From the line with "What physical distance" to the final line of the records, reproduce every line exactly and only those lines.

[Records for the exercise]
========================================================================

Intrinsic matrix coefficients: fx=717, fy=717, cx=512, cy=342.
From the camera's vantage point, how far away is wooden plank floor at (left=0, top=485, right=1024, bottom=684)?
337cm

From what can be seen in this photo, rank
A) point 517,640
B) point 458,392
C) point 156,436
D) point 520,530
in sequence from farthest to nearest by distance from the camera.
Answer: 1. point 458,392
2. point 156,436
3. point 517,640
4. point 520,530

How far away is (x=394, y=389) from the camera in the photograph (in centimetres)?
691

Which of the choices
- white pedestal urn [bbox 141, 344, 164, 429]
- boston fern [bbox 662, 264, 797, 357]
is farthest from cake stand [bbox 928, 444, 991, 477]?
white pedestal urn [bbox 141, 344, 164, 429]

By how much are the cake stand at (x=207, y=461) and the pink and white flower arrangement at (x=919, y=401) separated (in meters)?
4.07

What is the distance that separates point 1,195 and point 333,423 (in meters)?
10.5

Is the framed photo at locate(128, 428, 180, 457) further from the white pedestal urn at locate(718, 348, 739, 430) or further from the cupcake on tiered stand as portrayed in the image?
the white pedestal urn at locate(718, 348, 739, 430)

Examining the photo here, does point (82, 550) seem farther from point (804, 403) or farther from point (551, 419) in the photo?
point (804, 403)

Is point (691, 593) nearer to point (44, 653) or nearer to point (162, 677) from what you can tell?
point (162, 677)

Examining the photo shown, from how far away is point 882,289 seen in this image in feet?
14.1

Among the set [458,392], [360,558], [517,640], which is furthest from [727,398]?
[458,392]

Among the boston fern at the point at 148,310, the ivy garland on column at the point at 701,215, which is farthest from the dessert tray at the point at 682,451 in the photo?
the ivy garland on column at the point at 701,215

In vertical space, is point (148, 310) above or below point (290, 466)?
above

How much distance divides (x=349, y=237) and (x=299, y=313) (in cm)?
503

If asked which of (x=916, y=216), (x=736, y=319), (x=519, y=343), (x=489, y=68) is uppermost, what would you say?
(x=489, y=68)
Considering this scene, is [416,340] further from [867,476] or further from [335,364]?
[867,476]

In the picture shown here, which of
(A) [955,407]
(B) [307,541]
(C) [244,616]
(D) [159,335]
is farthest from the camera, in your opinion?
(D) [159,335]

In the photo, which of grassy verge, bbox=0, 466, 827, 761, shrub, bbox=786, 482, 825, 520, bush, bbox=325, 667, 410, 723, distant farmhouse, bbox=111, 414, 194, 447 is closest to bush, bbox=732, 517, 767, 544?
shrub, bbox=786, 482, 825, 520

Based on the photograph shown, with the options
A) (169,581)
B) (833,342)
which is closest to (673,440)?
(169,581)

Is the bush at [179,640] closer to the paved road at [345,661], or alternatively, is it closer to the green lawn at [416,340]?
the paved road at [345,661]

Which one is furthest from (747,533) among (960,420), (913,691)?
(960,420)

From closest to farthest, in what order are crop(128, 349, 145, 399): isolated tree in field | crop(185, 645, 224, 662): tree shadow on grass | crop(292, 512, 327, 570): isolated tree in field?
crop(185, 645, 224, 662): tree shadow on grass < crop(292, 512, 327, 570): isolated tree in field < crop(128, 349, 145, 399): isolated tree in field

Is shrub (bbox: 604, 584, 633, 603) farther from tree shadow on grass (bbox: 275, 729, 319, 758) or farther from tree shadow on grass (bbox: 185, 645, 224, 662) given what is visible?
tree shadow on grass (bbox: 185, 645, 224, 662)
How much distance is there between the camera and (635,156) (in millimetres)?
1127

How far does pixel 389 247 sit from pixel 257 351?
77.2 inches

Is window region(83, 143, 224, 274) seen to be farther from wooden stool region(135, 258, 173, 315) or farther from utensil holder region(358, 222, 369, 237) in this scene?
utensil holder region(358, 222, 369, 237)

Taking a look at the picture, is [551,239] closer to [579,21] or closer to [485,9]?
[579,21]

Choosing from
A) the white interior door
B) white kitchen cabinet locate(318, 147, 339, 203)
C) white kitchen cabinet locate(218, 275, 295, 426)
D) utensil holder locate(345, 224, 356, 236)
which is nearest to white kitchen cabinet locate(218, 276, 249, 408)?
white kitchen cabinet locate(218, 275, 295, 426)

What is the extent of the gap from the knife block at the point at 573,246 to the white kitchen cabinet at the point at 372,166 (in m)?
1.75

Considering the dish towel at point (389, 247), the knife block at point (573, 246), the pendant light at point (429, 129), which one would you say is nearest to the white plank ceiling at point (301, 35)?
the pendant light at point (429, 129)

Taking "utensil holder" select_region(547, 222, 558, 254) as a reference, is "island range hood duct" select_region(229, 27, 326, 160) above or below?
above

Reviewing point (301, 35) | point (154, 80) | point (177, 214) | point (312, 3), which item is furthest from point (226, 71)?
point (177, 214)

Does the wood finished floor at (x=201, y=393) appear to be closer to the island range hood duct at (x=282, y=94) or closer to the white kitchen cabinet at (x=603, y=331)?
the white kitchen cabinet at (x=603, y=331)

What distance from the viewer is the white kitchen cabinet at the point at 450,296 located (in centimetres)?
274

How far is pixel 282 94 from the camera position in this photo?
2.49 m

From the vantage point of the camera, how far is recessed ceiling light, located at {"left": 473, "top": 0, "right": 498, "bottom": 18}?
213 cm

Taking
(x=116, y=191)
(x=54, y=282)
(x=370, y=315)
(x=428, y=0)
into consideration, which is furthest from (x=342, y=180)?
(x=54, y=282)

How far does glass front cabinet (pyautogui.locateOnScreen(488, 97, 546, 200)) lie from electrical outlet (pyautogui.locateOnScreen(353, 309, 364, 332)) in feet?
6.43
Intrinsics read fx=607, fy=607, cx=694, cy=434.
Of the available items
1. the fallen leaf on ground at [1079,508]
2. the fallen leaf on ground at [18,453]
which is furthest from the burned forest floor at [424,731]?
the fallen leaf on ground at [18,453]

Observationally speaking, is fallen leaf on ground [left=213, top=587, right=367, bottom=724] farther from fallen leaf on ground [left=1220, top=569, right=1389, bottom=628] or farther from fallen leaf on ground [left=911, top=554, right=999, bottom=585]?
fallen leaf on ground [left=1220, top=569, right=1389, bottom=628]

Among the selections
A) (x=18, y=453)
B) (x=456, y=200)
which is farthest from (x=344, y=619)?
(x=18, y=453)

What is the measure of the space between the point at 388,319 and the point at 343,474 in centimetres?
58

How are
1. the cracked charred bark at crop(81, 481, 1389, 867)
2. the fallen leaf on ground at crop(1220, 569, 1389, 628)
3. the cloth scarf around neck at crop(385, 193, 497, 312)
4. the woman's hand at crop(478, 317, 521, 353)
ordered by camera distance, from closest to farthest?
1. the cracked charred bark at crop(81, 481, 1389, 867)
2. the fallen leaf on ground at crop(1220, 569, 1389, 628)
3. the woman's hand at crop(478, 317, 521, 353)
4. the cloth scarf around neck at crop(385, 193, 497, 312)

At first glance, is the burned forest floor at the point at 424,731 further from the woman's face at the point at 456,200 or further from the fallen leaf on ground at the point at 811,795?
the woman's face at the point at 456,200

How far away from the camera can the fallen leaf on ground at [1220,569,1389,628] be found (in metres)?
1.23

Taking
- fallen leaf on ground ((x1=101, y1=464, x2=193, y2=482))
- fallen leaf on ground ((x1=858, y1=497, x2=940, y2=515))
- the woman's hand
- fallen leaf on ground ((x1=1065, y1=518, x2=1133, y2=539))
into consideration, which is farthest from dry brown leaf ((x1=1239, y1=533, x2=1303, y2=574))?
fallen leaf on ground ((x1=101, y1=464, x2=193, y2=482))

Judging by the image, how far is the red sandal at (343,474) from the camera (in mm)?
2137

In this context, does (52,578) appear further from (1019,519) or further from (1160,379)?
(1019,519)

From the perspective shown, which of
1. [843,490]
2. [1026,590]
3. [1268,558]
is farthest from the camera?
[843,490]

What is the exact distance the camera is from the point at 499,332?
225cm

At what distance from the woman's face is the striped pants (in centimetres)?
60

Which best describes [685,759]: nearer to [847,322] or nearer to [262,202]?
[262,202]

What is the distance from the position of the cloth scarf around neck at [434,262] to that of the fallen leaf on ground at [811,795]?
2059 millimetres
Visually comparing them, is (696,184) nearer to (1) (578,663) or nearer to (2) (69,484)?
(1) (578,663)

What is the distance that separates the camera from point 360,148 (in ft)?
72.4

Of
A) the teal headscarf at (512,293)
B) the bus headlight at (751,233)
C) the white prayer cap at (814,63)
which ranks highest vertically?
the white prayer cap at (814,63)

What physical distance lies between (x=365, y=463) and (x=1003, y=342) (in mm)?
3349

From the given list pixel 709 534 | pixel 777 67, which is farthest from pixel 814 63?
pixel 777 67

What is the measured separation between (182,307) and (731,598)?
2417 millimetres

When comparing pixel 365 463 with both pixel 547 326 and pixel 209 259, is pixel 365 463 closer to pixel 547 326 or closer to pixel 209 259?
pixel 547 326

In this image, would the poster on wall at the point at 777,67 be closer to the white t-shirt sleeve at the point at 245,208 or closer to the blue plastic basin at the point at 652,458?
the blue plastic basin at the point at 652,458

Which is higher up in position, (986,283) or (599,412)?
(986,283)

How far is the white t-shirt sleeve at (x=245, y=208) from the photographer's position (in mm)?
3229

========================================================================

[The output]
What physical distance lies between (x=365, y=463) and (x=1003, y=342) (in mm)?
3349

From the given list pixel 709 534 | pixel 777 67, which is farthest from pixel 814 63?
pixel 777 67

What is the measured separation between (182,307) and (731,598)?
2417 millimetres

When comparing pixel 365 463 with both pixel 547 326 and pixel 209 259, is pixel 365 463 closer to pixel 547 326 or closer to pixel 209 259?
pixel 547 326

In this image, would the poster on wall at the point at 777,67 be closer to the white t-shirt sleeve at the point at 245,208 or closer to the blue plastic basin at the point at 652,458?
the blue plastic basin at the point at 652,458

Which is higher up in position, (986,283) or (599,412)?
(986,283)

How far is the white t-shirt sleeve at (x=245, y=208) from the photographer's position (in mm)?
3229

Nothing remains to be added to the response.